++++ PROVIDED ENTRIES ++++

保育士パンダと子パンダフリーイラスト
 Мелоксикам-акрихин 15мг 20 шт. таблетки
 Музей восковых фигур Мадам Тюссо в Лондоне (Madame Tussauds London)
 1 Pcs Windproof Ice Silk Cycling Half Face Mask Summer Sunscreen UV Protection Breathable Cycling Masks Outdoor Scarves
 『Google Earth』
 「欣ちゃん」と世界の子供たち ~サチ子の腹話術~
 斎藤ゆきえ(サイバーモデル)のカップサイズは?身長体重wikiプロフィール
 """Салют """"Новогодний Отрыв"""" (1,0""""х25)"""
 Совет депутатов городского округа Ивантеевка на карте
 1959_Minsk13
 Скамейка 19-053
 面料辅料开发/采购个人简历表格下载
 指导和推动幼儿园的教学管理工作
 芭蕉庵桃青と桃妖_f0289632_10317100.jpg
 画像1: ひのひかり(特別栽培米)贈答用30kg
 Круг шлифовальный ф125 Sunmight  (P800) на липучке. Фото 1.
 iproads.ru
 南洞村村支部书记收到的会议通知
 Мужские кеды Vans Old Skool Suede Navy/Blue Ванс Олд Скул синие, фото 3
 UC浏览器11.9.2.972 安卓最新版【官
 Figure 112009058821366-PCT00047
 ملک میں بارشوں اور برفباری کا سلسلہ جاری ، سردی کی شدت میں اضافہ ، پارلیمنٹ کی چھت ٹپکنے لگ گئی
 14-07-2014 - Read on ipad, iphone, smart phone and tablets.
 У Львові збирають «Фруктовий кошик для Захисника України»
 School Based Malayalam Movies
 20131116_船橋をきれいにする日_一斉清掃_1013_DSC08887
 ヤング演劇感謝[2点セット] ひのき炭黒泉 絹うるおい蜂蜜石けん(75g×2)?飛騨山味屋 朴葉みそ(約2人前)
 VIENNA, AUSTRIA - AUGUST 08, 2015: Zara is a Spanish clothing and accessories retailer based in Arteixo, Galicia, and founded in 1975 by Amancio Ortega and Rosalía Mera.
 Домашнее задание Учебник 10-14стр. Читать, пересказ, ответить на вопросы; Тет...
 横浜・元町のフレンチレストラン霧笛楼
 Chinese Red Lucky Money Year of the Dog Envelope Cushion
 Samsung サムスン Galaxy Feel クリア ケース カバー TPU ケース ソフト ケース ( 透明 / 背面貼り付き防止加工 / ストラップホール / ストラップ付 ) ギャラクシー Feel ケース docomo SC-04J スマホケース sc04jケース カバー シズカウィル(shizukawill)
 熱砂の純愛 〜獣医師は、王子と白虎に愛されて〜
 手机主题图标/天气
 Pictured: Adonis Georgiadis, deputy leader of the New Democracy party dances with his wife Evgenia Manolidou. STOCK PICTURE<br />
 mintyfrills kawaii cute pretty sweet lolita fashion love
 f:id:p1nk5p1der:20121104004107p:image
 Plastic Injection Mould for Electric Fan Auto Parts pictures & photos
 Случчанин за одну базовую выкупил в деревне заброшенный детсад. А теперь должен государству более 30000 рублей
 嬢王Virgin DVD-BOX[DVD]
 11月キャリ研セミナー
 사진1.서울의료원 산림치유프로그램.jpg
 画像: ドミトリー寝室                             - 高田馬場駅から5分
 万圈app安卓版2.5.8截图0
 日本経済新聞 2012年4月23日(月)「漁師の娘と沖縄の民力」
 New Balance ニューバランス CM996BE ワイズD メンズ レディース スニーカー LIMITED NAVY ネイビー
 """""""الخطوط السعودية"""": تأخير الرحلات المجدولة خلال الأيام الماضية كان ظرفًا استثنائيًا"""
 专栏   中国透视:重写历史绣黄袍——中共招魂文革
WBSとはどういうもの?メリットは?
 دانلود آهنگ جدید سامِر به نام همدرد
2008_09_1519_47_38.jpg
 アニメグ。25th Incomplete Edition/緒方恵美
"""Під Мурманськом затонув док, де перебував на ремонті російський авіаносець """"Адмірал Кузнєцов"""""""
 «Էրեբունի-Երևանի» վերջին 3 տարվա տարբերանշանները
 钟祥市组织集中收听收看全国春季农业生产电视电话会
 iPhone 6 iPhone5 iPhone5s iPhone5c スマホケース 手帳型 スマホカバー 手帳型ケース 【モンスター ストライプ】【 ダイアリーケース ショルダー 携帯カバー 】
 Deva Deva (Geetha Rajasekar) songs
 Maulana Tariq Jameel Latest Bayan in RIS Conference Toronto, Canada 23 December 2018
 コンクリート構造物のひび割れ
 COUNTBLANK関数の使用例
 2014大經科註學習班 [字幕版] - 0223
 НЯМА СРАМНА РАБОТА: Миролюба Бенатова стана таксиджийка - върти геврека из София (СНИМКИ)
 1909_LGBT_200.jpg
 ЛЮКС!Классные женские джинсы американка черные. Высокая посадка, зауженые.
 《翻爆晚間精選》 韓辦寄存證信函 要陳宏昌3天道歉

++++

Your answer should be all of the records, transcribed exactly.

→ TASK ANSWER:
保育士パンダと子パンダフリーイラスト
 Мелоксикам-акрихин 15мг 20 шт. таблетки
 Музей восковых фигур Мадам Тюссо в Лондоне (Madame Tussauds London)
 1 Pcs Windproof Ice Silk Cycling Half Face Mask Summer Sunscreen UV Protection Breathable Cycling Masks Outdoor Scarves
 『Google Earth』
 「欣ちゃん」と世界の子供たち ~サチ子の腹話術~
 斎藤ゆきえ(サイバーモデル)のカップサイズは?身長体重wikiプロフィール
 """Салют """"Новогодний Отрыв"""" (1,0""""х25)"""
 Совет депутатов городского округа Ивантеевка на карте
 1959_Minsk13
 Скамейка 19-053
 面料辅料开发/采购个人简历表格下载
 指导和推动幼儿园的教学管理工作
 芭蕉庵桃青と桃妖_f0289632_10317100.jpg
 画像1: ひのひかり(特別栽培米)贈答用30kg
 Круг шлифовальный ф125 Sunmight  (P800) на липучке. Фото 1.
 iproads.ru
 南洞村村支部书记收到的会议通知
 Мужские кеды Vans Old Skool Suede Navy/Blue Ванс Олд Скул синие, фото 3
 UC浏览器11.9.2.972 安卓最新版【官
 Figure 112009058821366-PCT00047
 ملک میں بارشوں اور برفباری کا سلسلہ جاری ، سردی کی شدت میں اضافہ ، پارلیمنٹ کی چھت ٹپکنے لگ گئی
 14-07-2014 - Read on ipad, iphone, smart phone and tablets.
 У Львові збирають «Фруктовий кошик для Захисника України»
 School Based Malayalam Movies
 20131116_船橋をきれいにする日_一斉清掃_1013_DSC08887
 ヤング演劇感謝[2点セット] ひのき炭黒泉 絹うるおい蜂蜜石けん(75g×2)?飛騨山味屋 朴葉みそ(約2人前)
 VIENNA, AUSTRIA - AUGUST 08, 2015: Zara is a Spanish clothing and accessories retailer based in Arteixo, Galicia, and founded in 1975 by Amancio Ortega and Rosalía Mera.
 Домашнее задание Учебник 10-14стр. Читать, пересказ, ответить на вопросы; Тет...
 横浜・元町のフレンチレストラン霧笛楼
 Chinese Red Lucky Money Year of the Dog Envelope Cushion
 Samsung サムスン Galaxy Feel クリア ケース カバー TPU ケース ソフト ケース ( 透明 / 背面貼り付き防止加工 / ストラップホール / ストラップ付 ) ギャラクシー Feel ケース docomo SC-04J スマホケース sc04jケース カバー シズカウィル(shizukawill)
 熱砂の純愛 〜獣医師は、王子と白虎に愛されて〜
 手机主题图标/天气
 Pictured: Adonis Georgiadis, deputy leader of the New Democracy party dances with his wife Evgenia Manolidou. STOCK PICTURE<br />
 mintyfrills kawaii cute pretty sweet lolita fashion love
 f:id:p1nk5p1der:20121104004107p:image
 Plastic Injection Mould for Electric Fan Auto Parts pictures & photos
 Случчанин за одну базовую выкупил в деревне заброшенный детсад. А теперь должен государству более 30000 рублей
 嬢王Virgin DVD-BOX[DVD]
 11月キャリ研セミナー
 사진1.서울의료원 산림치유프로그램.jpg
 画像: ドミトリー寝室                             - 高田馬場駅から5分
 万圈app安卓版2.5.8截图0
 日本経済新聞 2012年4月23日(月)「漁師の娘と沖縄の民力」
 New Balance ニューバランス CM996BE ワイズD メンズ レディース スニーカー LIMITED NAVY ネイビー
 """""""الخطوط السعودية"""": تأخير الرحلات المجدولة خلال الأيام الماضية كان ظرفًا استثنائيًا"""
 专栏   中国透视:重写历史绣黄袍——中共招魂文革
WBSとはどういうもの?メリットは?
 دانلود آهنگ جدید سامِر به نام همدرد
2008_09_1519_47_38.jpg
 アニメグ。25th Incomplete Edition/緒方恵美
"""Під Мурманськом затонув док, де перебував на ремонті російський авіаносець """"Адмірал Кузнєцов"""""""
 «Էրեբունի-Երևանի» վերջին 3 տարվա տարբերանշանները
 钟祥市组织集中收听收看全国春季农业生产电视电话会
 iPhone 6 iPhone5 iPhone5s iPhone5c スマホケース 手帳型 スマホカバー 手帳型ケース 【モンスター ストライプ】【 ダイアリーケース ショルダー 携帯カバー 】
 Deva Deva (Geetha Rajasekar) songs
 Maulana Tariq Jameel Latest Bayan in RIS Conference Toronto, Canada 23 December 2018
 コンクリート構造物のひび割れ
 COUNTBLANK関数の使用例
 2014大經科註學習班 [字幕版] - 0223
 НЯМА СРАМНА РАБОТА: Миролюба Бенатова стана таксиджийка - върти геврека из София (СНИМКИ)
 1909_LGBT_200.jpg
 ЛЮКС!Классные женские джинсы американка черные. Высокая посадка, зауженые.
 《翻爆晚間精選》 韓辦寄存證信函 要陳宏昌3天道歉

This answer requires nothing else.